**AIM OF THE TASK**
Starting at the top line, return each entry word for word.

### THE DATA

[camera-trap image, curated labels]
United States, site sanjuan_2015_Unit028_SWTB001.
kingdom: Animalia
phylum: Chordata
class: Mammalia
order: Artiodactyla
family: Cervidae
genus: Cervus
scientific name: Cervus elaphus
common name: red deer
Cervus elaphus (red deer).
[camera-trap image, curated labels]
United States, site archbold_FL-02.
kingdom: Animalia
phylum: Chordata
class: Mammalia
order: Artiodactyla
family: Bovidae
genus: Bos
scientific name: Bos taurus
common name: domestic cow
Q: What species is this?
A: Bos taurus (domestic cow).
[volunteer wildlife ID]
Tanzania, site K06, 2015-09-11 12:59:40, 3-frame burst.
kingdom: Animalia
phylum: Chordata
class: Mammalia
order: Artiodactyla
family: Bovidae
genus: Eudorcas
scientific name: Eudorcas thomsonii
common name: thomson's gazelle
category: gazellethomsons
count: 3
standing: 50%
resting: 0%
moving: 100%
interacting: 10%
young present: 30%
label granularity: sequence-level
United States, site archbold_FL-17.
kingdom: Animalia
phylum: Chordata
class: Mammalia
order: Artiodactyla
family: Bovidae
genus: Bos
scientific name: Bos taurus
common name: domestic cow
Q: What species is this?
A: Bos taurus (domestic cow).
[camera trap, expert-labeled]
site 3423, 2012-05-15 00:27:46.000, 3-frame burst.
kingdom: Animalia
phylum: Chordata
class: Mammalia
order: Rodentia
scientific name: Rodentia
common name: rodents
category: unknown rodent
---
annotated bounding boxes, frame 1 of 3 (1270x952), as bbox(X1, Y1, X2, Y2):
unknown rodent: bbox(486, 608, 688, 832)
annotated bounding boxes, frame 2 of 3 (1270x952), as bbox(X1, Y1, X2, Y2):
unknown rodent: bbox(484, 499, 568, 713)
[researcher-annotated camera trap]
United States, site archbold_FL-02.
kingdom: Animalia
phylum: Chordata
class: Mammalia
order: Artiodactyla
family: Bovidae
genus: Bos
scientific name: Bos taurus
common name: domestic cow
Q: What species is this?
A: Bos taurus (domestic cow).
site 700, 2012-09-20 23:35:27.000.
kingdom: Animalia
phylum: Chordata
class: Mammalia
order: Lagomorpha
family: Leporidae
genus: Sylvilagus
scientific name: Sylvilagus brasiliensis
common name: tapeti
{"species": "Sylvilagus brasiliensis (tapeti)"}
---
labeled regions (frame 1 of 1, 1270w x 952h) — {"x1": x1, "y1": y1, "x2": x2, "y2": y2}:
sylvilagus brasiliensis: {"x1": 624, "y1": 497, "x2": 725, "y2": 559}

######

**ANSWER BOX**
[camera-trap image, curated labels]
United States, site sanjuan_2015_Unit028_SWTB001.
kingdom: Animalia
phylum: Chordata
class: Mammalia
order: Artiodactyla
family: Cervidae
genus: Cervus
scientific name: Cervus elaphus
common name: red deer
Cervus elaphus (red deer).
[camera-trap image, curated labels]
United States, site archbold_FL-02.
kingdom: Animalia
phylum: Chordata
class: Mammalia
order: Artiodactyla
family: Bovidae
genus: Bos
scientific name: Bos taurus
common name: domestic cow
Q: What species is this?
A: Bos taurus (domestic cow).
[volunteer wildlife ID]
Tanzania, site K06, 2015-09-11 12:59:40, 3-frame burst.
kingdom: Animalia
phylum: Chordata
class: Mammalia
order: Artiodactyla
family: Bovidae
genus: Eudorcas
scientific name: Eudorcas thomsonii
common name: thomson's gazelle
category: gazellethomsons
count: 3
standing: 50%
resting: 0%
moving: 100%
interacting: 10%
young present: 30%
label granularity: sequence-level
United States, site archbold_FL-17.
kingdom: Animalia
phylum: Chordata
class: Mammalia
order: Artiodactyla
family: Bovidae
genus: Bos
scientific name: Bos taurus
common name: domestic cow
Q: What species is this?
A: Bos taurus (domestic cow).
[camera trap, expert-labeled]
site 3423, 2012-05-15 00:27:46.000, 3-frame burst.
kingdom: Animalia
phylum: Chordata
class: Mammalia
order: Rodentia
scientific name: Rodentia
common name: rodents
category: unknown rodent
---
annotated bounding boxes, frame 1 of 3 (1270x952), as bbox(X1, Y1, X2, Y2):
unknown rodent: bbox(486, 608, 688, 832)
annotated bounding boxes, frame 2 of 3 (1270x952), as bbox(X1, Y1, X2, Y2):
unknown rodent: bbox(484, 499, 568, 713)
[researcher-annotated camera trap]
United States, site archbold_FL-02.
kingdom: Animalia
phylum: Chordata
class: Mammalia
order: Artiodactyla
family: Bovidae
genus: Bos
scientific name: Bos taurus
common name: domestic cow
Q: What species is this?
A: Bos taurus (domestic cow).
site 700, 2012-09-20 23:35:27.000.
kingdom: Animalia
phylum: Chordata
class: Mammalia
order: Lagomorpha
family: Leporidae
genus: Sylvilagus
scientific name: Sylvilagus brasiliensis
common name: tapeti
{"species": "Sylvilagus brasiliensis (tapeti)"}
---
labeled regions (frame 1 of 1, 1270w x 952h) — {"x1": x1, "y1": y1, "x2": x2, "y2": y2}:
sylvilagus brasiliensis: {"x1": 624, "y1": 497, "x2": 725, "y2": 559}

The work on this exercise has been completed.